This is the extension of COW(ICLR'24)
Originating from the diffusion phenomenon in physics, which describes the random movement and collisions of particles, diffusion generative models simulate a random walk in the data space along the denoising trajectory. This allows information to diffuse across regions, yielding harmonious outcomes. However, the chaotic and disordered nature of information diffusion in diffusion models often results in undesired interference between image regions, causing degraded detail preservation and contextual inconsistency. In this work, we address these challenges by reframing disordered diffusion as a powerful tool for text-vision-to-image generation (TV2I) tasks, achieving pixel-level condition fidelity while maintaining visual and semantic coherence throughout the image. We first introduce Cyclic One-Way Diffusion (COW), which provides an efficient unidirectional diffusion framework for precise information transfer while minimizing disruptive interference. Building on COW, we further propose Selective One-Way Diffusion (SOW), which utilizes Multimodal Large Language Models (MLLMs) to clarify the semantic and spatial relationships within the image. Based on these insights, SOW combines attention mechanisms to dynamically regulate the direction and intensity of diffusion according to contextual relationships. Extensive experiments demonstrate the untapped potential of controlled information diffusion, offering a path to more adaptive and versatile generative models in a learning-free manner.

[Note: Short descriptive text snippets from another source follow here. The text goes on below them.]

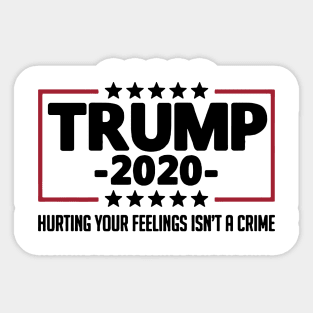 Trump 2020 Hurting Your Feelings Isn_t A Crime Shirt Sticker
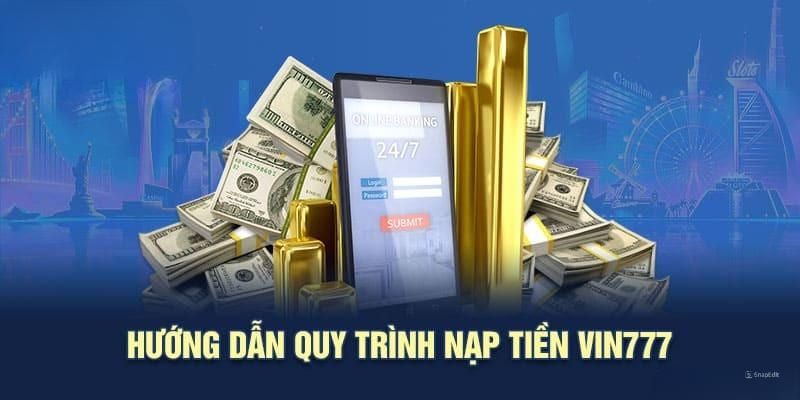 Hướng dẫn cách nạp tiền Vin777 cho chi tiết từ A đến Z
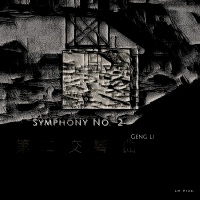 Geng Li: Symphony No. 2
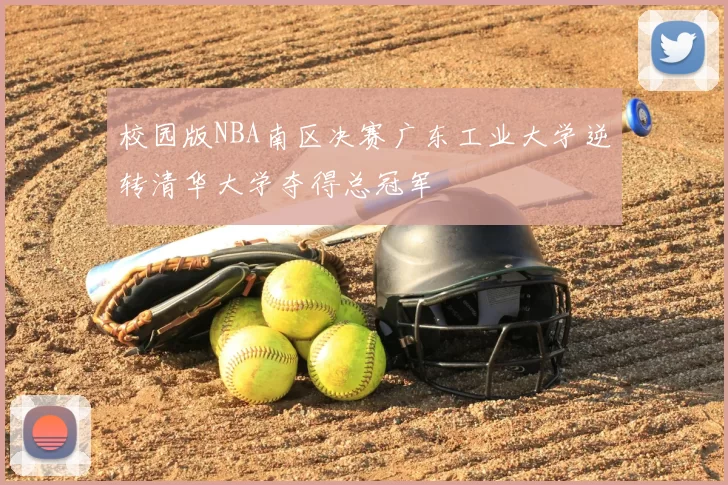 校园版NBA南区决赛广东工业大学逆转清华大学夺得总冠军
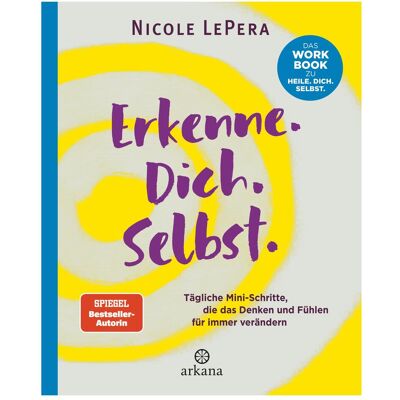 Arkana Erkenne. Dich. Selbst, Ratgeber von Nicole LePera Arkana Erkenne. Dich. Selbst, Ratgeber von Nicole LePera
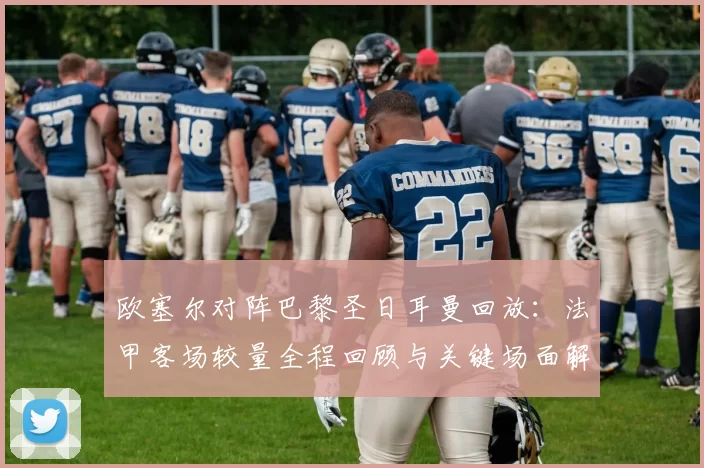 欧塞尔对阵巴黎圣日耳曼回放：法甲客场较量全程回顾与关键场面解析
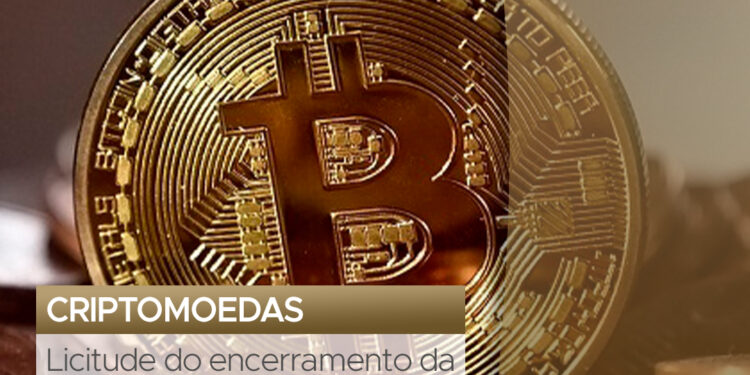 Criptomoedas: Licitude do encerramento da conta corrente de empresa pela instituição financeira
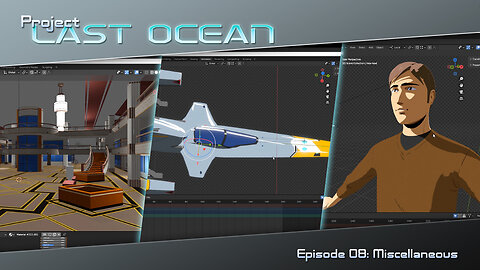 Project Last Ocean - Ep. 08: Miscellaneous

Figure 1: Comparison with existing methods for maintaining the fidelity of text and visual conditions in different application scenarios. We consistently achieve superior fidelity to both text and visual conditions in all three settings. In contrast, other learning-based approaches struggle to attain the same level of performance in diverse scenarios.
Diffusion in physics is a phenomenon caused by random movements and collisions between particles. The diffusion model, drawing inspiration from non-equilibrium thermodynamics, establishes a Markov chain between a target data distribution and the Gaussian distribution. Illustration of ''diffusion in diffusion''. In experiment (a), We invert the pictures of pure gray and white to \( \mathbf{x_t} \), merge them together, and then regenerate them to \( \mathbf{x_0} \) via deterministic denoising. In experiment (b), we enhance the attention scores of the upper right quartile to the lower left quartile, while in experiment (c) we suppress attention scores from the upper right quartile towards other areas. The resulting images show how regions within an image diffuse and interfere with each other during denoising, and reveal the direct effect of attention on diffusion.
The pipeline of our proposed SOW method. Initially, given the visual condition and text condition, we employ Gemini to infer the textual description, the adaptive location box of the visual condition, and the visual condition-related box through a three-stage reasoning process. The input visual condition is then affixed to a predefined background, serving as the seed initialization for the cycle. During the Cyclic One-Way Diffusion process, we ''disturb'' and ''reconstruct'' the image in a cyclic way and ensure a continuous one-way diffusion by consistently replacing it with corresponding \(\mathbf{x_t}\). Also, by integrating these prior pieces of information, we execute cyclic diffusion with dynamic attention modulation, enhancing the coherence and accuracy of the generated outputs.
SOW strikes a balance between meeting the visual and text conditions. For example, when given a photo of a young woman but the text is “an old person”, our method can make the woman older to meet the text description by adding wrinkles, changing skin elasticity and hair color, etc. while maintaining the facial expression and the identity of the given woman.
SOW can be directly applied to other visual conditions other than human faces.